Dataset excerpts:

## start

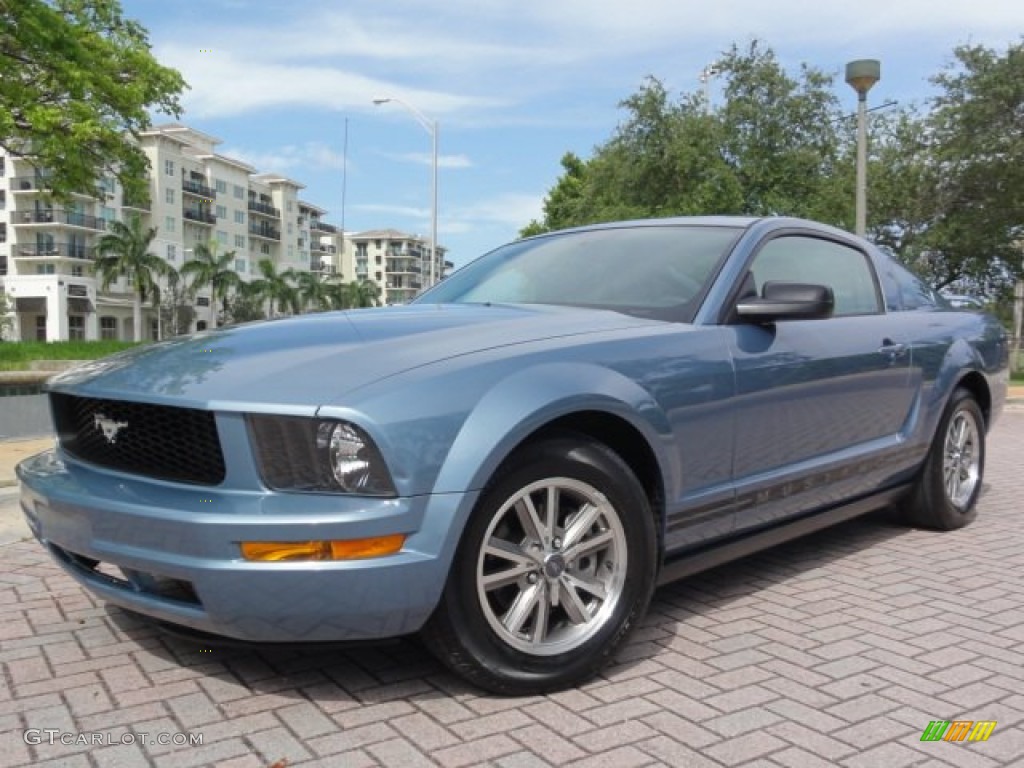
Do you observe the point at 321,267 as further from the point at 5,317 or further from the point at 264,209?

## end
## start

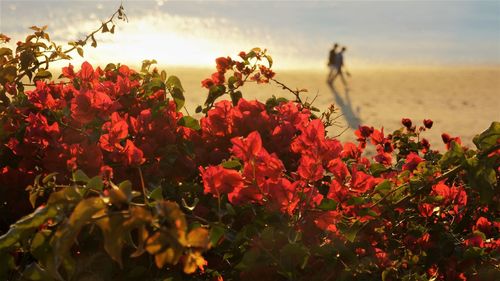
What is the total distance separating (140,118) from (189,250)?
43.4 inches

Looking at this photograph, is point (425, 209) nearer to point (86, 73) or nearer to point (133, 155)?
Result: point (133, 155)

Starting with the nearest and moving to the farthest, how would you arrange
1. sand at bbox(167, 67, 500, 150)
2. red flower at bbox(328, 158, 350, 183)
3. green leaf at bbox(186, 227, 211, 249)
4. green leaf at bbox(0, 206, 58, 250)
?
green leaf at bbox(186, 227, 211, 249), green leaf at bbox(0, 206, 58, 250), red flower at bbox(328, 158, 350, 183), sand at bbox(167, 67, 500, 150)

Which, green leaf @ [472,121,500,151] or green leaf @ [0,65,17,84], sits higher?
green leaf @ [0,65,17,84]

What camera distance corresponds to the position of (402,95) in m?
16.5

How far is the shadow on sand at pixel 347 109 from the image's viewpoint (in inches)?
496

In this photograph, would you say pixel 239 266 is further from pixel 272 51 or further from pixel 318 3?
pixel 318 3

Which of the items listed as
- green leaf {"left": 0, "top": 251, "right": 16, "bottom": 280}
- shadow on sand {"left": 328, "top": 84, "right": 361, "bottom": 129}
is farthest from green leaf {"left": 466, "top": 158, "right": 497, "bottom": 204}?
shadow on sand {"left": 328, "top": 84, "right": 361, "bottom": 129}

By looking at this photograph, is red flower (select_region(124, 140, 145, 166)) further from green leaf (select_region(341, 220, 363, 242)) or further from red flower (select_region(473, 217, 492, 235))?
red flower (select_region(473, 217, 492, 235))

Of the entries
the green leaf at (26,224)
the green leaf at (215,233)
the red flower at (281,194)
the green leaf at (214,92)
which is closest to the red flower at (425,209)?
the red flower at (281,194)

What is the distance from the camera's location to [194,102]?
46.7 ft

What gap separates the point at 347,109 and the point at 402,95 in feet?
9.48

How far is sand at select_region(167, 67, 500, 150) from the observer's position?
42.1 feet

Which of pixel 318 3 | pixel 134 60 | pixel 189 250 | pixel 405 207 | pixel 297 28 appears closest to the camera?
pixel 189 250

## end
## start

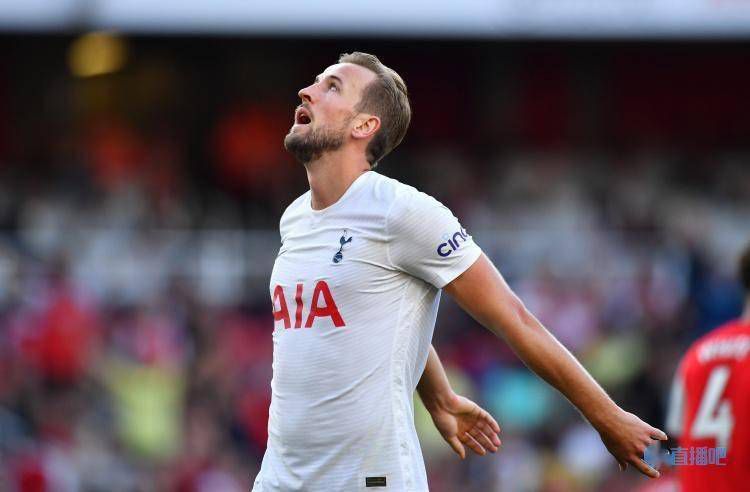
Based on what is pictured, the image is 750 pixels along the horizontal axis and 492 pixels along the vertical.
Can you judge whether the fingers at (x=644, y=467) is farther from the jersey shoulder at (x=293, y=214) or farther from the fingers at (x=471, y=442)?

## end

Short exercise:
Count the lines in the listing above that contain the string "photograph", with case counting. Reply with the number alone.

Reply:
3